**Your goal**
Starting at the line with "category: wildebeest", set down each line of the entries below through the last one, exactly as it stands.
*****
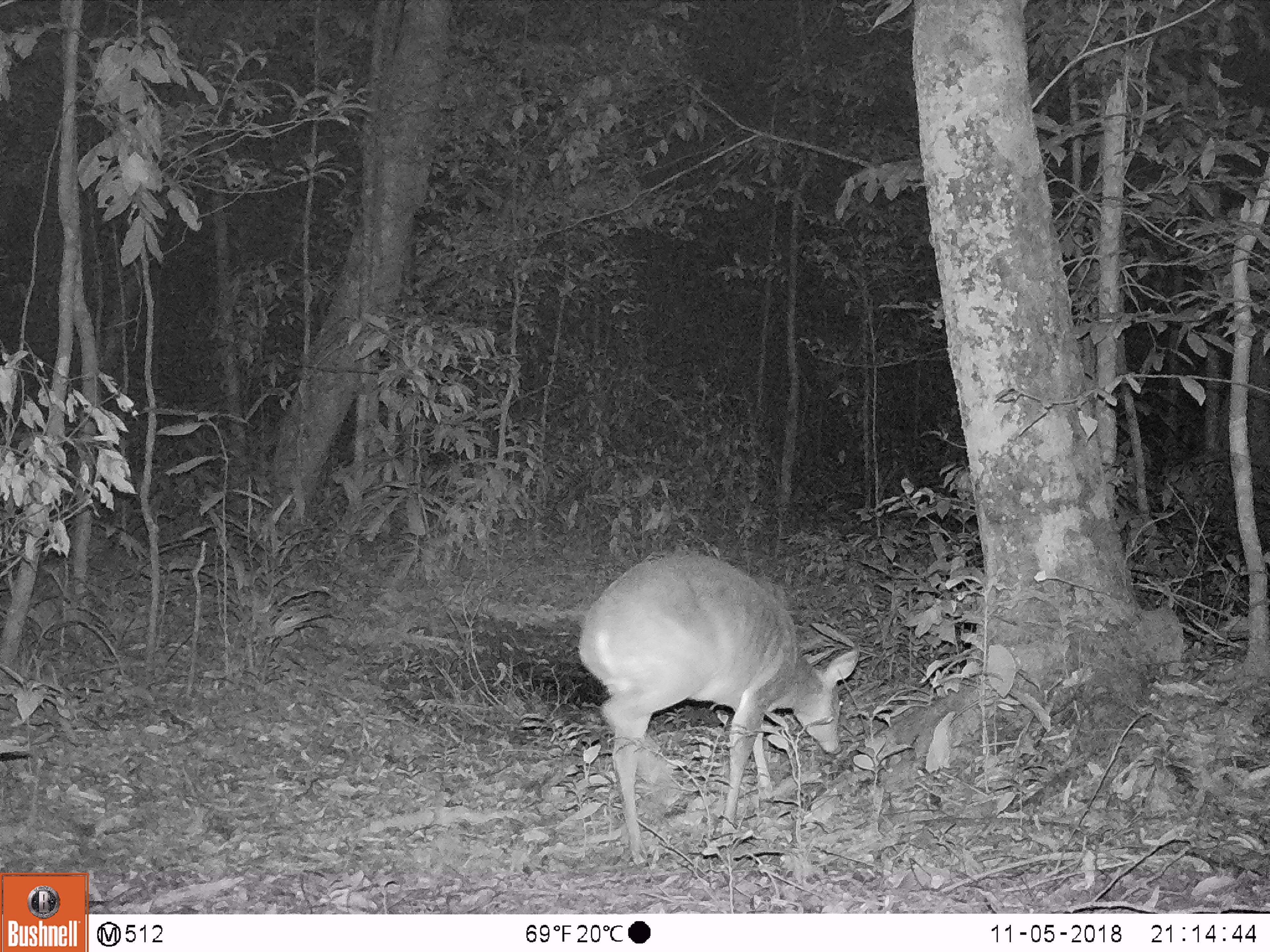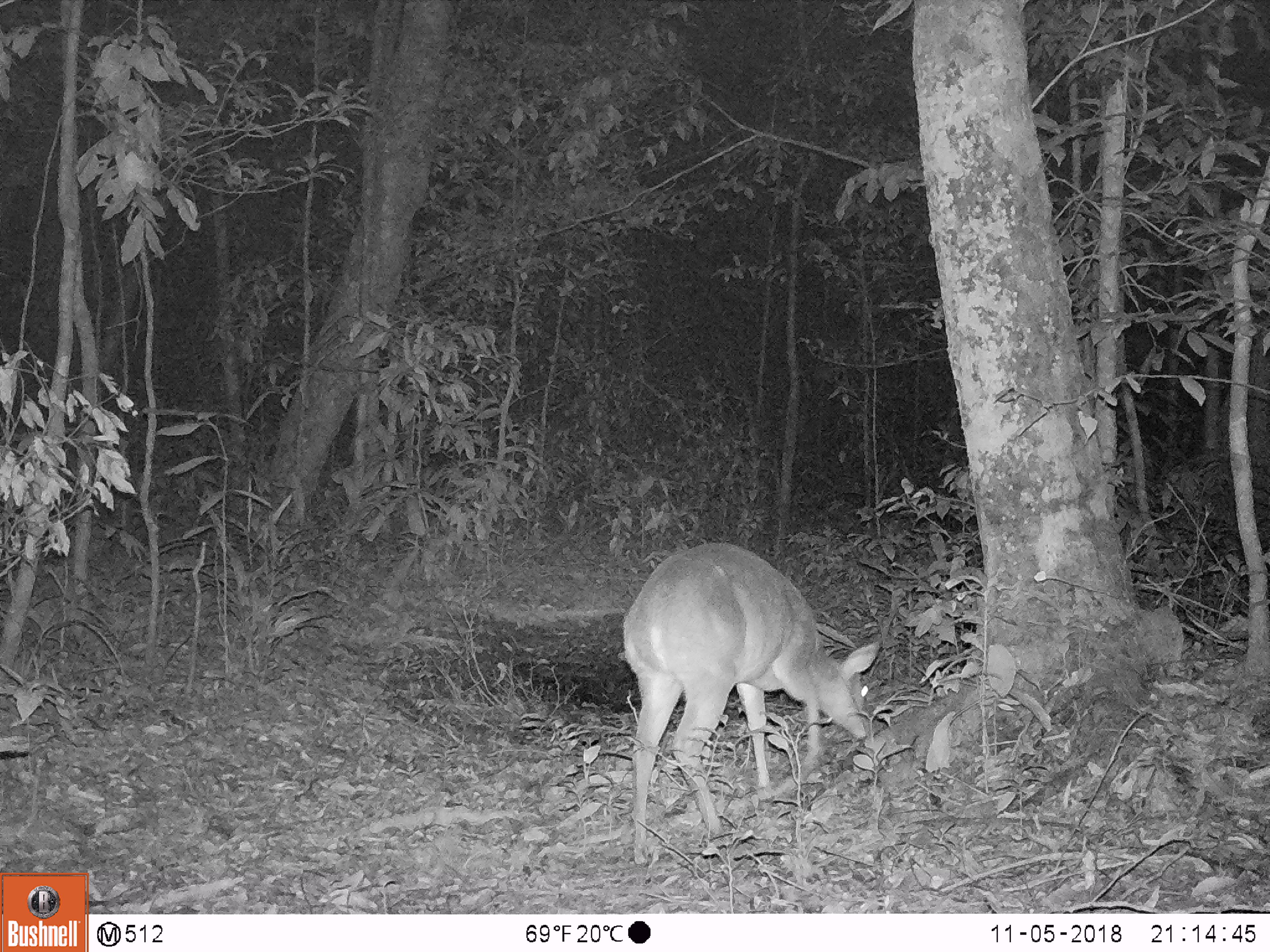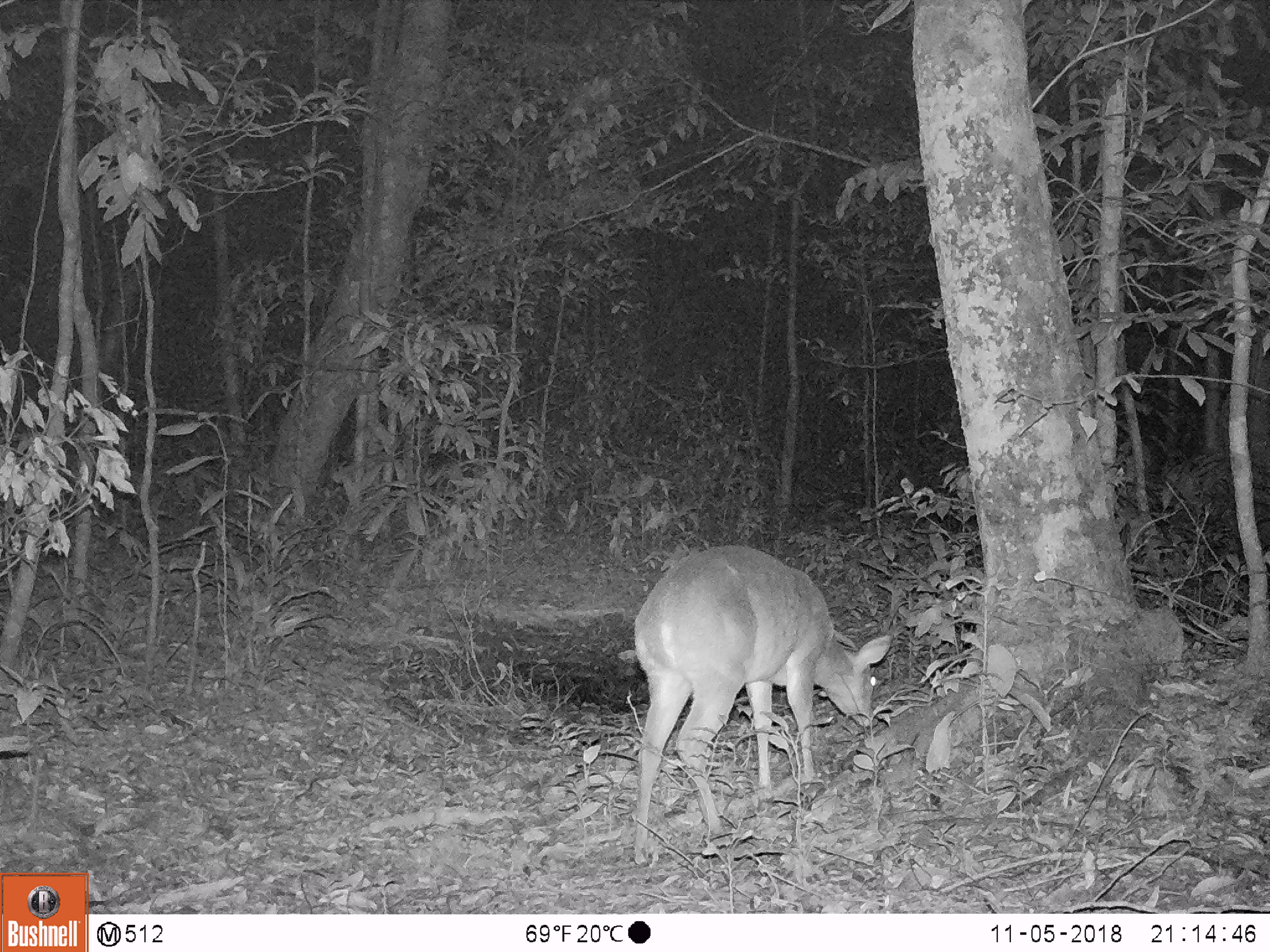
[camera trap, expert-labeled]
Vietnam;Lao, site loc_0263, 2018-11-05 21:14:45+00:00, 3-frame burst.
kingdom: Animalia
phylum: Chordata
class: Mammalia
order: Artiodactyla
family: Cervidae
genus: Muntiacus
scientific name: Muntiacus vuquangensis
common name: large-antlered muntjac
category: large antlered muntjac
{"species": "large antlered muntjac (large-antlered muntjac) (Muntiacus vuquangensis)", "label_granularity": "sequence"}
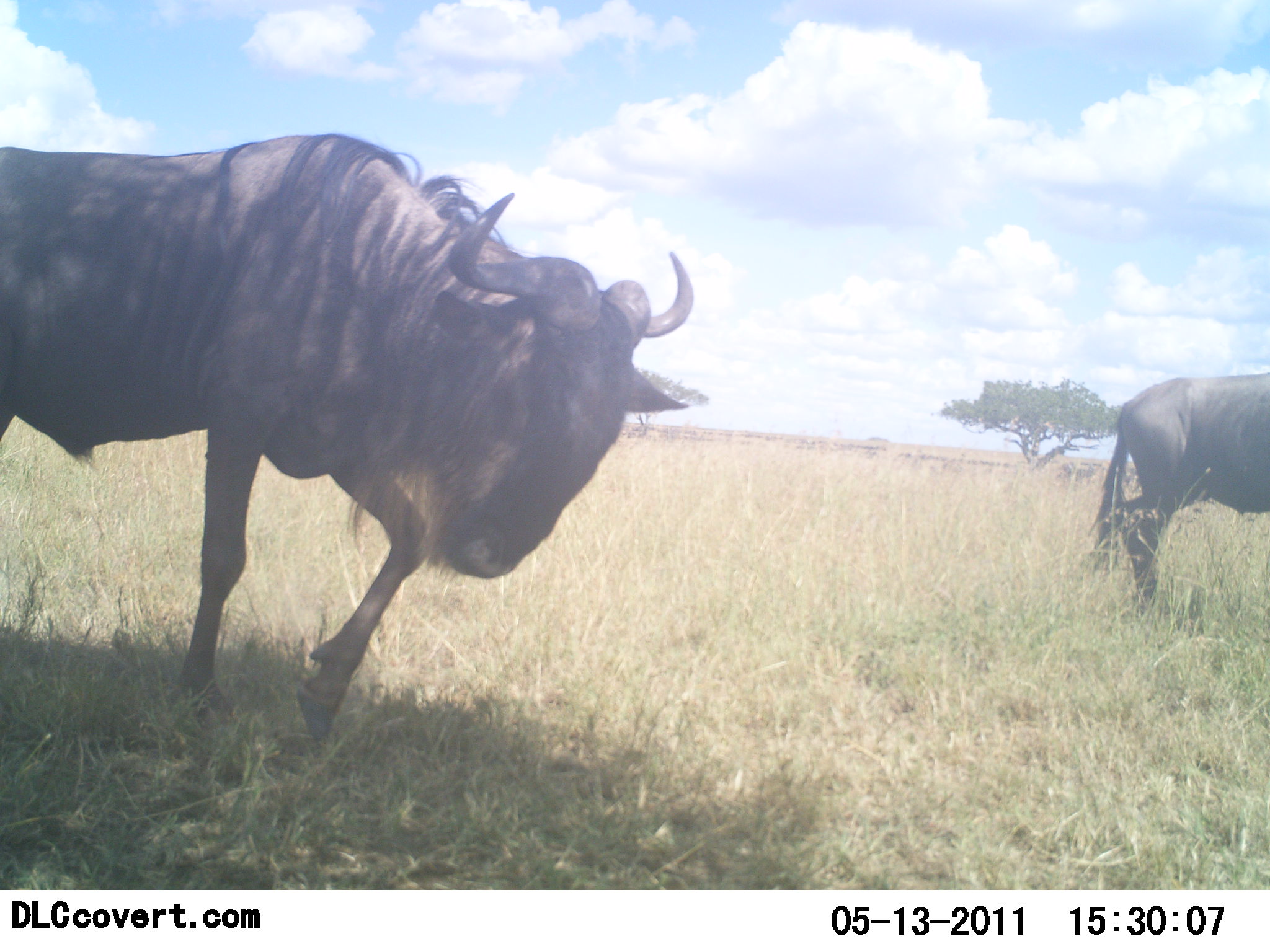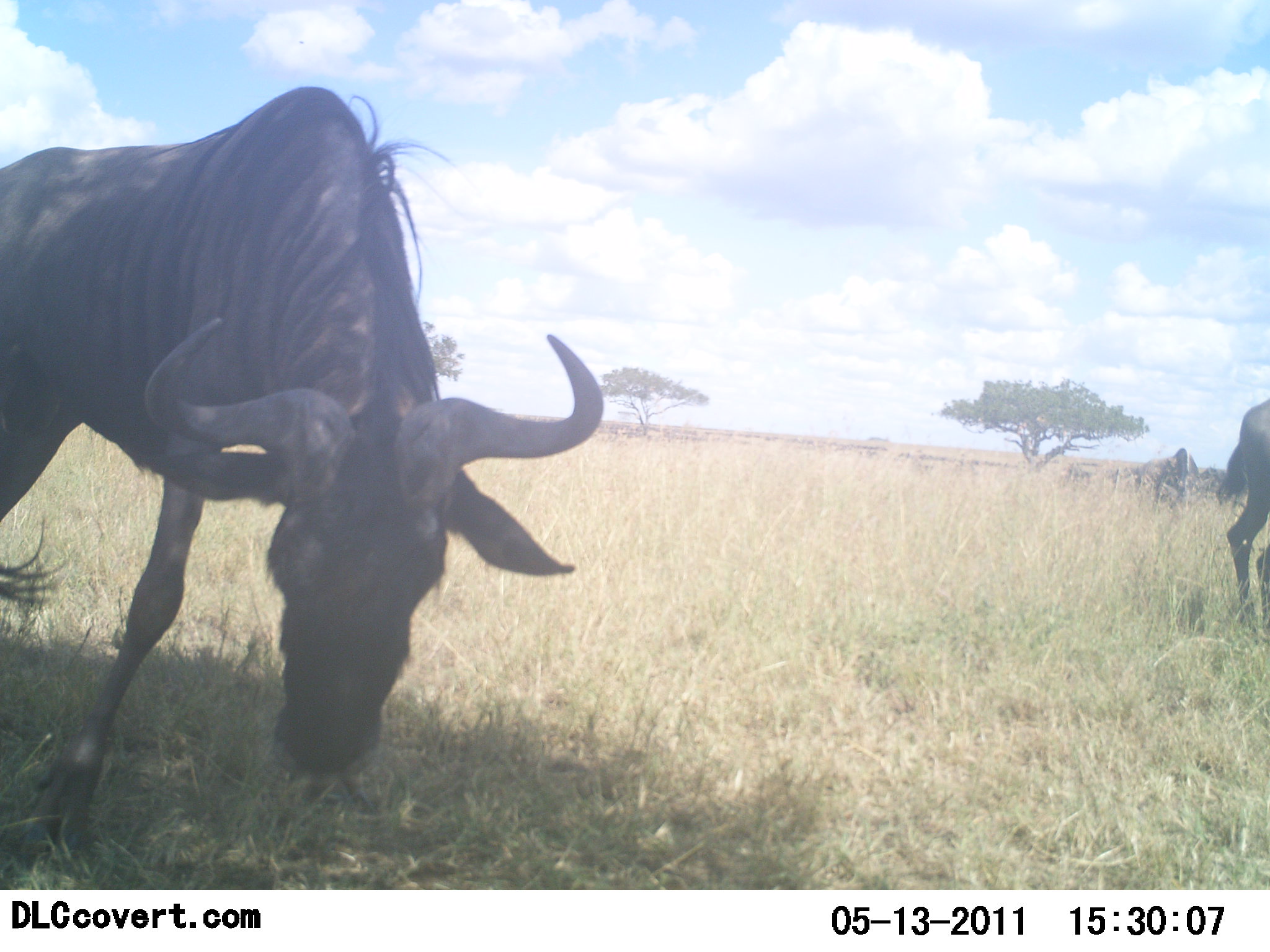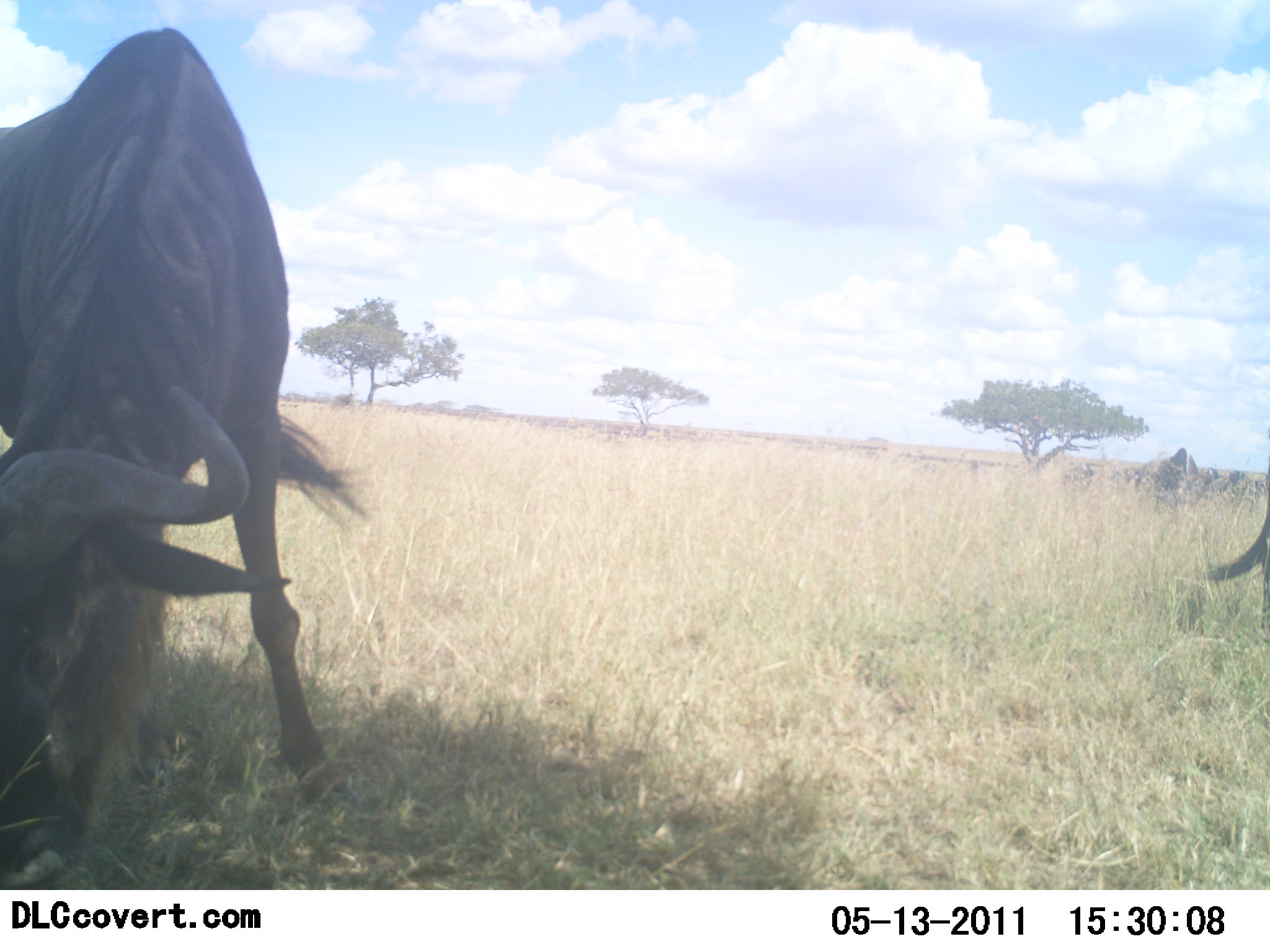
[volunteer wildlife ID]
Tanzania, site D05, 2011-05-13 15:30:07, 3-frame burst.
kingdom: Animalia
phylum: Chordata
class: Mammalia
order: Artiodactyla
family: Bovidae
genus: Connochaetes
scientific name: Connochaetes taurinus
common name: blue wildebeest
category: wildebeest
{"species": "wildebeest (blue wildebeest) (Connochaetes taurinus)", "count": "2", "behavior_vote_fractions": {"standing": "17%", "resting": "0%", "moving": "50%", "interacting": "0%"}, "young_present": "0%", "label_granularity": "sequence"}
*****
**Problem solution**
category: wildebeest
{"species": "wildebeest (blue wildebeest) (Connochaetes taurinus)", "count": "2", "behavior_vote_fractions": {"standing": "17%", "resting": "0%", "moving": "50%", "interacting": "0%"}, "young_present": "0%", "label_granularity": "sequence"}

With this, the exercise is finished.